Tuesday, 17 July 2018

King The Musical - Review

Hackney Empire, London


****


Music and lyrics by Martin Smith
Directed by Susie McKenna



Cedric Neal and Debbie Kurup

30 years after its premiere, Martin Smith’s affecting musical biography of legendary civil rights movement leader Dr Martin Luther King Jr was revived for just two performances, in a co-production between the Hackney Empire and London Musical Theatre Orchestra directed by Susie McKenna and which marked 50 years since Dr King’s assassination.

Opening with a brief, shocking re-enactment of the assassination, the scene was accompanied by the hauntingly mournful vocals of the full cast, shrouded in shadows on stage. Slowly, Debbie Kurup’s Coretta, Dr King’s widow, stepped out of the darkness to sing a few painful lines in memory of her late husband, a moment that was totally engrossing, but extremely brief.  Quickly, the story flashes to the younger Kings as a courting couple, a change of pace that immediately humanised Dr King’s almost mythical figure, inviting the audience to step his life and his journey.

Cedric Neal was mightily impressive in the title role. Wearing a look of perpetual apprehension which slowly melted into defiance as his story progressed, he had the audience in the palm of his hand from his very first introduction all the way through to his sudden and tragic demise.

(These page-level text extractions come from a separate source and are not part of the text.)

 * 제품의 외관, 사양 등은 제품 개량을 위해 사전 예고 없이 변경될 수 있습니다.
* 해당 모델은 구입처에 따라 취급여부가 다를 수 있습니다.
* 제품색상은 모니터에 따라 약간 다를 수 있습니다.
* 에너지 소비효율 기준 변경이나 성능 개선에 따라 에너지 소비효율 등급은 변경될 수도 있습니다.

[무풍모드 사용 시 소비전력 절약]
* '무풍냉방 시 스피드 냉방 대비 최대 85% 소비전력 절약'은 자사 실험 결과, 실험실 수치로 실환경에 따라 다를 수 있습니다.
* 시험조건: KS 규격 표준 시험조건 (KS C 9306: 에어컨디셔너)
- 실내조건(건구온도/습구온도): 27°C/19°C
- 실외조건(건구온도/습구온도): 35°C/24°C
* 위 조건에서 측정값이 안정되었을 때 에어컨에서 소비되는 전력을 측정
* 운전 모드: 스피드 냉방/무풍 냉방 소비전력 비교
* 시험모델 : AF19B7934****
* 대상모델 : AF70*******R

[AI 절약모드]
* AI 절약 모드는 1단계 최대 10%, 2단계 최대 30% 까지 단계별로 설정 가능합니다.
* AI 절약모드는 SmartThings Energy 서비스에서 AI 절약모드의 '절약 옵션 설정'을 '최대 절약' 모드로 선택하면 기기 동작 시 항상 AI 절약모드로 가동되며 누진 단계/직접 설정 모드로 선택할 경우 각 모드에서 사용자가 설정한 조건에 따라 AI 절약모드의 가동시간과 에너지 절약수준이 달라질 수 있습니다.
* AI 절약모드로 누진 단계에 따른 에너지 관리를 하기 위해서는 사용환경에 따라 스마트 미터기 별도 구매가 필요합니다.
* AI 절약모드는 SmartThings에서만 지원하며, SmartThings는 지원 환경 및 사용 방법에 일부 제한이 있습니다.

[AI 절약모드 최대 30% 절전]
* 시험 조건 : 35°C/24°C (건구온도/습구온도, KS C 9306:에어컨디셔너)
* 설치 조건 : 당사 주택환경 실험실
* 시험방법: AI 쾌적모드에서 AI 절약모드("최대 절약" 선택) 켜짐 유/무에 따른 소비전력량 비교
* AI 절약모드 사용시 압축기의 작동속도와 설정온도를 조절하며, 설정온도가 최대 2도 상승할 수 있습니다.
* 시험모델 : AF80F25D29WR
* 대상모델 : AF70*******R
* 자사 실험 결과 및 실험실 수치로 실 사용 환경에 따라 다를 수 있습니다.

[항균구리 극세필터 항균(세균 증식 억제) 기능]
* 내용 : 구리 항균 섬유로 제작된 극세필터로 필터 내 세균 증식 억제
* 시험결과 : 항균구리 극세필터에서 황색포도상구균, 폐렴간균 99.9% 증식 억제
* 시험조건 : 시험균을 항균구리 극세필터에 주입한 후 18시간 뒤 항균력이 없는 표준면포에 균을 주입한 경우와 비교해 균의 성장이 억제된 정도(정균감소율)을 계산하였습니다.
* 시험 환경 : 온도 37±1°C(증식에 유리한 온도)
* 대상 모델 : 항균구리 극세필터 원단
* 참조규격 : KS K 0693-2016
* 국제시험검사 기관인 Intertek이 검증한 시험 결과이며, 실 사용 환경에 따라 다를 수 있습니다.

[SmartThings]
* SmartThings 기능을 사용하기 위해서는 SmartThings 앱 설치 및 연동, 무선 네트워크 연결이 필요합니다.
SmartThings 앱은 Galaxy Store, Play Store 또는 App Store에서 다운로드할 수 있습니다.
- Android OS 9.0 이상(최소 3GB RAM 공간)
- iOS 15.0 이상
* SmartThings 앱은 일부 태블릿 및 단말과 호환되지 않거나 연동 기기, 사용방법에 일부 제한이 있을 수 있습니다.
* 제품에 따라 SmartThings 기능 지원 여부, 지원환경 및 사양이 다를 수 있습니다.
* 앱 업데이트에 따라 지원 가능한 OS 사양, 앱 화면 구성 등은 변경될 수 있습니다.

Particularly powerful was his interpretation of the iconic I Have A dream speech, which closed Act 1. 

Accompanied by the orchestra’s slow build to a powerful crescendo alongside the full cast with additional vocal support from Hackney Empire Community Choir and the Gospel Essence Choir. Neal wisely chose not to impersonate King’s intonations, bringing his own heart and charisma to the scene. The staging of the speech was a testament to the intelligent direction of Susie McKenna, and the impassioned performances of the entire cast and orchestra. 

Under Freddie Tapner’s baton the 22-piece London Musical Theatre Orchestra were perfection throughout. The particularly impressive brass section emphasised the triumphant power of Simon Nathan’s new orchestrations, whilst the strings brought a sense of dreamlike nostalgia to the story that only foreshadowed the painful finale. 

But for all of King’s heart wrenching musical moments, the story occasionally lacked depth, opting to cover the most significant and well-known moments in broad strokes, rather than drill down into the psyche of its characters and their relationships. As such, Debbie Kurup as Doctor King’s dignified and supportive wife Coretta, and Sharon D Clarke as his loving mother Alberta, were sadly side-lined as the story progressed. 

As a reminder of Martin Luther King's immutable legacy Smith’s compelling musical, forgotten for 30 years, deserves a full staging soon, especially off the back of such a striking production.